Unabomber: A Caçada de Quase Duas Décadas Pelo Terrorista Anti-Tecnologia

Descubra a história da caçada e prisão de Theodore Kaczynski, o Unabomber, que aterrorizou os EUA com cartas-bomba por quase duas décadas, e como suas próprias palavras levaram à sua captura.

No dia 3 de abril de 1996, uma equipe de agentes federais dos Estados Unidos cercou uma cabana isolada nas florestas de Montana. Ali, eles prenderam Theodore Kaczynski, o homem conhecido como Unabomber. Por quase dezoito anos, este criminoso misterioso enviou bombas caseiras pelo correio, sem um motivo claro para o público.
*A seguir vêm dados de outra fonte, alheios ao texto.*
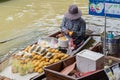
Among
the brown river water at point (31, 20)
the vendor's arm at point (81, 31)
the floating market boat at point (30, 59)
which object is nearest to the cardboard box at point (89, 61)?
the floating market boat at point (30, 59)

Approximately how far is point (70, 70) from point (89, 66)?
277 mm

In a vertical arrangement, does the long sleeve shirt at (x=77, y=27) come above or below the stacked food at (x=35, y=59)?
above

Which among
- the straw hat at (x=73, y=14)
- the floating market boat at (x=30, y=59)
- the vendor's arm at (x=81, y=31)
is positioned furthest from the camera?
the vendor's arm at (x=81, y=31)

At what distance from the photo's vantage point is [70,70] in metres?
3.76

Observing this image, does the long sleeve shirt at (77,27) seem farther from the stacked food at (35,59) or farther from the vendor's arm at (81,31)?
the stacked food at (35,59)

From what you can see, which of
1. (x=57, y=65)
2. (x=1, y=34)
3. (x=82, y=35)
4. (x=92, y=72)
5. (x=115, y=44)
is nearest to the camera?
(x=92, y=72)

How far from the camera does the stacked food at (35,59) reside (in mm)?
4211

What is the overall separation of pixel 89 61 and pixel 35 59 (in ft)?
3.83

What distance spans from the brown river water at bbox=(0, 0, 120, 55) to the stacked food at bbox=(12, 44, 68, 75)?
3.21ft

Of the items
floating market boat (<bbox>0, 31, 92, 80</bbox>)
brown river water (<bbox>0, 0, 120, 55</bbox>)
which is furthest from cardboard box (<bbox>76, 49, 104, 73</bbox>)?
brown river water (<bbox>0, 0, 120, 55</bbox>)

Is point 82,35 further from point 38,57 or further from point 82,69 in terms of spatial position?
point 82,69

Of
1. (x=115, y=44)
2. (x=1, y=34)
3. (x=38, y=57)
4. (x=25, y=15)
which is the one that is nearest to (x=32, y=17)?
(x=25, y=15)

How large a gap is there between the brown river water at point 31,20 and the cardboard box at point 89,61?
2.15 meters

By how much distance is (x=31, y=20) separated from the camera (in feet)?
25.7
Sua captura marcou o fim de uma das maiores caçadas humanas na história americana, um caso onde as próprias palavras do criminoso levaram à sua prisão.

Como a Caçada ao Unabomber Começou

A busca pelo Unabomber teve início em maio de 1978. Naquele mês, uma bomba caseira rudimentar chegou à Universidade Northwestern, em Illinois, enviada pelo correio. Quase um ano depois, em novembro de 1979, um segundo ataque aconteceu. Uma bomba detonou a bordo de um voo da American Airlines, ferindo doze pessoas com inalação de fumaça, embora não tenha funcionado como o planejado. Com alvos que pareciam ser universidades e companhias aéreas, o FBI deu ao criminoso o nome de código UNABOM.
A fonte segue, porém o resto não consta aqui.